Is Biology “a women’s science”?
There has been a lot of talk about the fact that two of the three Nobel winners for Physiology and Medicine were women this year – a state of affairs that seems so astronomically impossible to some commentators that they’ve been speculating that telomeres (the area of research that was honored by the Prize) must somehow be a “girl’s” area.
There’s a nice quote from one of the female laureates, Carol Greider, about why this might be, and it basically boils down to “the Founder effect” – good women getting nurtured and trained at the very beginning of the field, thereby making it a female-friendly place that attracted more women as the field grew larger and more competitive.
That’s not what I want to talk about today, though. I want to talk about the gentleman who approached me after my Skeptics in the Pub talk this past Monday and, in response to some of the feminist-tinged topics in my lecture, tried to goad me into admitting that all of Biology was essentially “women’s science”. His reasons (a bit blurry after the number of pints he’d probably consumed) seemed to be that since Biology has a lot of women in it, unlike other fields, it must by definition be easier, softer, more feminine. My attempts to explain that there can be many reasons besides ability that women can feel comfortable in a field fell on deaf ears. I suspect that if more women felt more welcomed in the ‘harder’ sciences – if they saw a critical mass of other women already there, for example, it could make a big difference to recruitment and retention of female scientists in traditionally male disciplines. That I know dozens of talented and successful female chemists, mathematicians and physicists speaks to the fallacy that women are too feeble to do anything else other than muck about in Biology.
Also, given how incredibly complex and often computational modern biology can be, it’s also an insult to the many men who work in this field to imply that this science is less challenging. And of course, how “womanly” can Biology actually be if the majority of higher positions – and prizes – continue to be won by men?
Gosh, I didn’t know that Larry Summers attends SITP!
Hahahahaha!
Good one.
I must say I found SiTP to be very welcoming generally, but there was a lot of testosterone in the room. It was a really fun night, and I wasn’t really that irritated by that man – just wishing I could have persuaded him to consider my point of view.
what errant wankery.
Like a science can be ‘masculine’ or ‘feminine’ FFS. It’s simply studying the world.

_Tasks_:
• a. In the blog post on whether biology is "a women's science," retype the passage starting at "There has been" and ending at "and more competitive.".
• b. Answer these questions using the blog post on whether biology is "a women's science":
(i) Which female laureate is quoted on why telomere research might attract women?
(ii) After what event did the gentleman approach the writer?
(iii) What area of research was honored by the Prize?
• c. Could you proceed with the blog post on whether biology is "a women's science," picking up right after its final line?

_Data for analysis_:

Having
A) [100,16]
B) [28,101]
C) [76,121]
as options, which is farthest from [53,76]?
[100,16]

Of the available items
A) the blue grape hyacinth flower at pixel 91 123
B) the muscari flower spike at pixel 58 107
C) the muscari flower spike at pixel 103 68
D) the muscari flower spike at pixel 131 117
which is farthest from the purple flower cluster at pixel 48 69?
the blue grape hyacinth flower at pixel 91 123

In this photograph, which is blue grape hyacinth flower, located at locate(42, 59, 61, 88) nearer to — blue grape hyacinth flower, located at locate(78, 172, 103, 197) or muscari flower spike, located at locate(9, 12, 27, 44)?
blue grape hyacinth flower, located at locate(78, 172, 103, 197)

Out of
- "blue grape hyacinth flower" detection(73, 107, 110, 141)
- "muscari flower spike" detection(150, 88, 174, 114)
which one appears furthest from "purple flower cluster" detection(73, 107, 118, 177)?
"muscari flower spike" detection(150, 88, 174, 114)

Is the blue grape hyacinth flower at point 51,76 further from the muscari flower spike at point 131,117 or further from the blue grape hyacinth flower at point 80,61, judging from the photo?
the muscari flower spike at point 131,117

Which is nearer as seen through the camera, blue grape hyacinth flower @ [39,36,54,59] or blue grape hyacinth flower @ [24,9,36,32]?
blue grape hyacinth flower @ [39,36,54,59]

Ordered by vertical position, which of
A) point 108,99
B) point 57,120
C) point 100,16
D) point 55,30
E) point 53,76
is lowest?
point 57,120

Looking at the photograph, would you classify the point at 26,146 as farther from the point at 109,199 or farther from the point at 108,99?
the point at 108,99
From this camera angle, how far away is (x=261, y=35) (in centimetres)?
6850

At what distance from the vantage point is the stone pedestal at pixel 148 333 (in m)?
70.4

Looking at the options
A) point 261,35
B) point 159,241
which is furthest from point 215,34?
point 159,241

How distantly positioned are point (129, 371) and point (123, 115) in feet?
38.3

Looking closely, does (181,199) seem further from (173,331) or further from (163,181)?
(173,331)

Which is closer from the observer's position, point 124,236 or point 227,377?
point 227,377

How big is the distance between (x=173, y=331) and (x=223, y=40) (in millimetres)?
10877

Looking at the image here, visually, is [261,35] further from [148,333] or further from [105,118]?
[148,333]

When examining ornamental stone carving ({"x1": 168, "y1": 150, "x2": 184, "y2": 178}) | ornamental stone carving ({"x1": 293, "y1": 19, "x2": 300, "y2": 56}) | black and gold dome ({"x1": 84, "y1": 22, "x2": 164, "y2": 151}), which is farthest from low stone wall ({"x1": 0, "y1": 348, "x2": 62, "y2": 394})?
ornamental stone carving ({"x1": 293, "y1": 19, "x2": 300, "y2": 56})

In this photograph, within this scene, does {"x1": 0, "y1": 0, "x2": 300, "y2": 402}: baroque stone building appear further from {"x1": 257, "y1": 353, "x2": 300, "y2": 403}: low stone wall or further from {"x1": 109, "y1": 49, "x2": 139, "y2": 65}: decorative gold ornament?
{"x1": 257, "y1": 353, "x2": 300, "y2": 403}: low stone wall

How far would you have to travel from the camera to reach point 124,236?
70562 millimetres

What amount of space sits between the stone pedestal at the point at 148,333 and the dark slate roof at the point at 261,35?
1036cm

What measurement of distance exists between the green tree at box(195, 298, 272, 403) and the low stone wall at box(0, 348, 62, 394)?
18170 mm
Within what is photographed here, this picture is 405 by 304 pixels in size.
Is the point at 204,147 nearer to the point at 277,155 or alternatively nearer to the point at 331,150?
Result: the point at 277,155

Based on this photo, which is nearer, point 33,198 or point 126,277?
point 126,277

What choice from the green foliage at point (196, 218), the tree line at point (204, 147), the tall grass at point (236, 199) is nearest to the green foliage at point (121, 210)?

_Answers per task_:
• a.
There has been a lot of talk about the fact that two of the three Nobel winners for Physiology and Medicine were women this year – a state of affairs that seems so astronomically impossible to some commentators that they’ve been speculating that telomeres (the area of research that was honored by the Prize) must somehow be a “girl’s” area.
There’s a nice quote from one of the female laureates, Carol Greider, about why this might be, and it basically boils down to “the Founder effect” – good women getting nurtured and trained at the very beginning of the field, thereby making it a female-friendly place that attracted more women as the field grew larger and more competitive.

• b.
(i) Carol Greider
(ii) The writer's Skeptics in the Pub talk this past Monday
(iii) Telomeres

• c.
We are either suggesting that things like cosmology, or living things, or chemical reactions, or ordinary differential equations, have features in common with the sexual dimorphism (and other supposed differences) of one gobby ape species. Or we are suggesting that some sad sacks are so hung up on said differences that they can’t help but see them everywhere.
‘errant’ or ‘arrant’?
I think, Bill, that some people are out and out sexist pigs, and short of a punch up the throat (I was tempted) nothing will change it.
There is NO repression of women in science. Please don’t speak of that 600lb gorilla in the room. Don’t talk about statistics (not significant)? There are endless just so stories why women aren’t represented here there and everywhere that counts unless they speak for unrestricted corporate charters. Surely someone at this site knows that this is the first time in 100 years that more than one women (4) has won this corporate prize. Larry Summers will revise survival of the fittest economics is USA and a women with anarchist tendencies wins that prize?
You’ve got the wrong end of the stick, Curt. I wasn’t arguing that women are repressed in science. If you read my post a bit more carefully this time, you’ll see that I was discussing whether women are mentally less capable of doing certain types of science (for example, physics). I personally believe that they aren’t, from the evidence in front of my own eyes.
But since you bring up that particular topic, I would say that until there are equality in gender numbers in the professional sciences – a state that still appears a long way off from the perspective of this female scientist – then it is perfectly appropriate to postulate ‘repression’ as one of a number of hypotheses that might explain the phenomenon. I certainly have experienced direct chauvinism throughout the course of my career, so it clearly can be a factor, even if that is one factor among many. To deny a priori that it can’t be is equally as naive and unscientific as claiming it’s the sole factor.
Things may have changed, but when I applied for a bank loan for postgraduate studies in genetics in 1980, I was turned down because, as a woman I was allegedly “only going to get married and their investment would be wasted”. The bank was, however, willing to help 1st year undergraduate male students, even though their dropout rate was higher than that of female students.